§ INFORMATION SHOWN:
== == ==

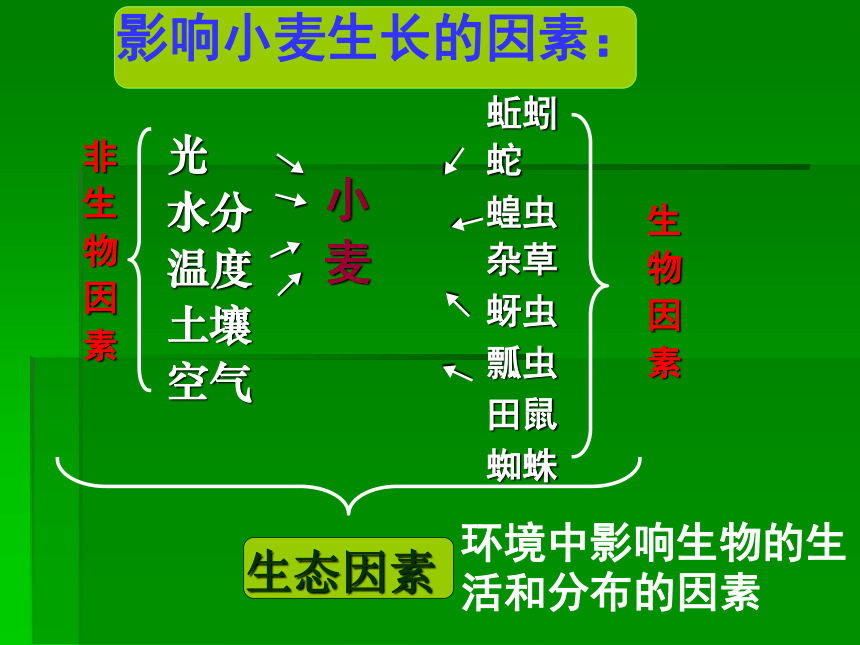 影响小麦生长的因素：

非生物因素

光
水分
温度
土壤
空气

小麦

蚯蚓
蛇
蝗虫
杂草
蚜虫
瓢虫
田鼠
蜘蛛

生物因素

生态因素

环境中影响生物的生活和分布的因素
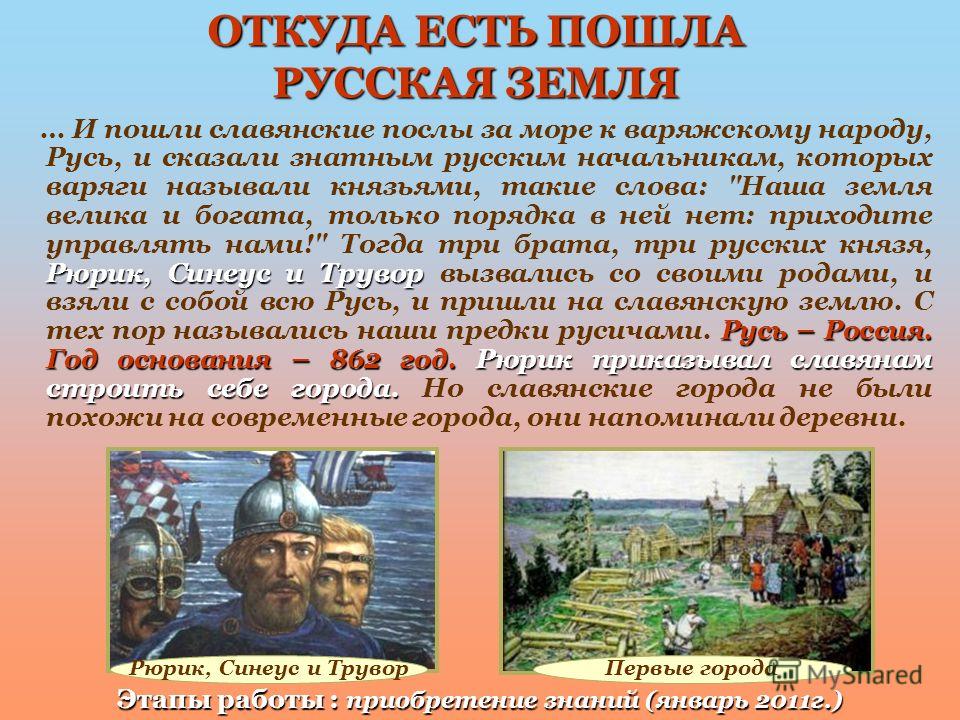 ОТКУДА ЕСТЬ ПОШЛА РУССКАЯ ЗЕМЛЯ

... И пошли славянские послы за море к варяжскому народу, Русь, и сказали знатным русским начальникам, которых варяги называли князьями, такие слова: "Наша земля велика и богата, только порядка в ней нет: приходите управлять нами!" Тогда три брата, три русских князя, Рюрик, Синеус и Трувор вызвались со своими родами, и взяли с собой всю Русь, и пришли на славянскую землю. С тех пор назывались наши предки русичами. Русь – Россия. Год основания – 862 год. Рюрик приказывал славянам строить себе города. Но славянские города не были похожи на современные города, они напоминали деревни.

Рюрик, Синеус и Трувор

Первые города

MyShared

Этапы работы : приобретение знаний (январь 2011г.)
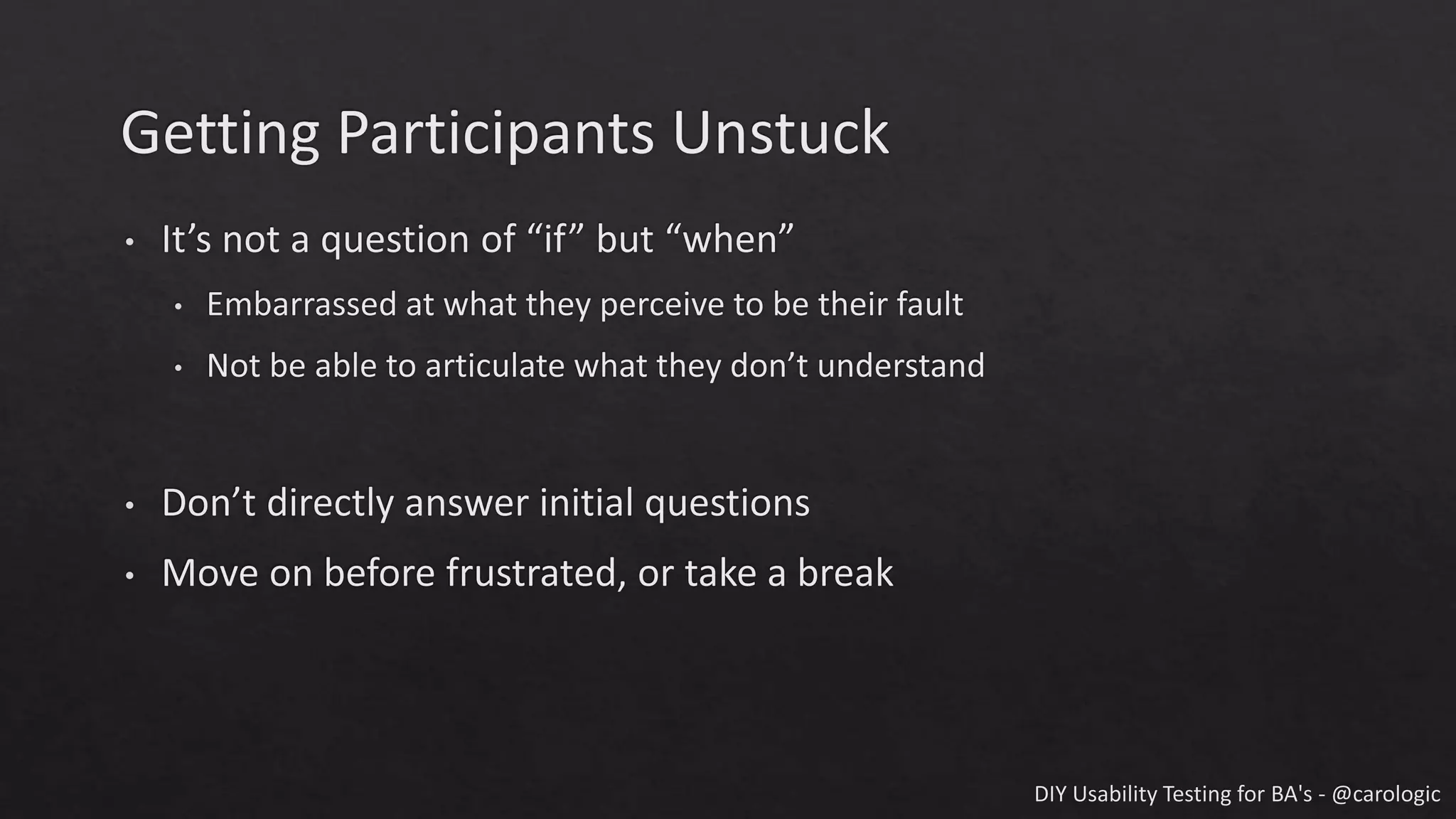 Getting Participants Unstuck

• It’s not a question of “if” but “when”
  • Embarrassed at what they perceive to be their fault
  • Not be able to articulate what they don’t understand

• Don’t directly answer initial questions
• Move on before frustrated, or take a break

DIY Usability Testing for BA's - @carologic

== == ==

§ TASK DESCRIPTION:
With pictures excluded, copy exactly the lines from the line containing "ОТКУДА ЕСТЬ ПОШЛА РУССКАЯ ЗЕМЛЯ" through the last line of the listing above, both ends included.

§ TASK OUTPUT:
 ОТКУДА ЕСТЬ ПОШЛА РУССКАЯ ЗЕМЛЯ

... И пошли славянские послы за море к варяжскому народу, Русь, и сказали знатным русским начальникам, которых варяги называли князьями, такие слова: "Наша земля велика и богата, только порядка в ней нет: приходите управлять нами!" Тогда три брата, три русских князя, Рюрик, Синеус и Трувор вызвались со своими родами, и взяли с собой всю Русь, и пришли на славянскую землю. С тех пор назывались наши предки русичами. Русь – Россия. Год основания – 862 год. Рюрик приказывал славянам строить себе города. Но славянские города не были похожи на современные города, они напоминали деревни.

Рюрик, Синеус и Трувор

Первые города

MyShared

Этапы работы : приобретение знаний (январь 2011г.)
 Getting Participants Unstuck

• It’s not a question of “if” but “when”
  • Embarrassed at what they perceive to be their fault
  • Not be able to articulate what they don’t understand

• Don’t directly answer initial questions
• Move on before frustrated, or take a break

DIY Usability Testing for BA's - @carologic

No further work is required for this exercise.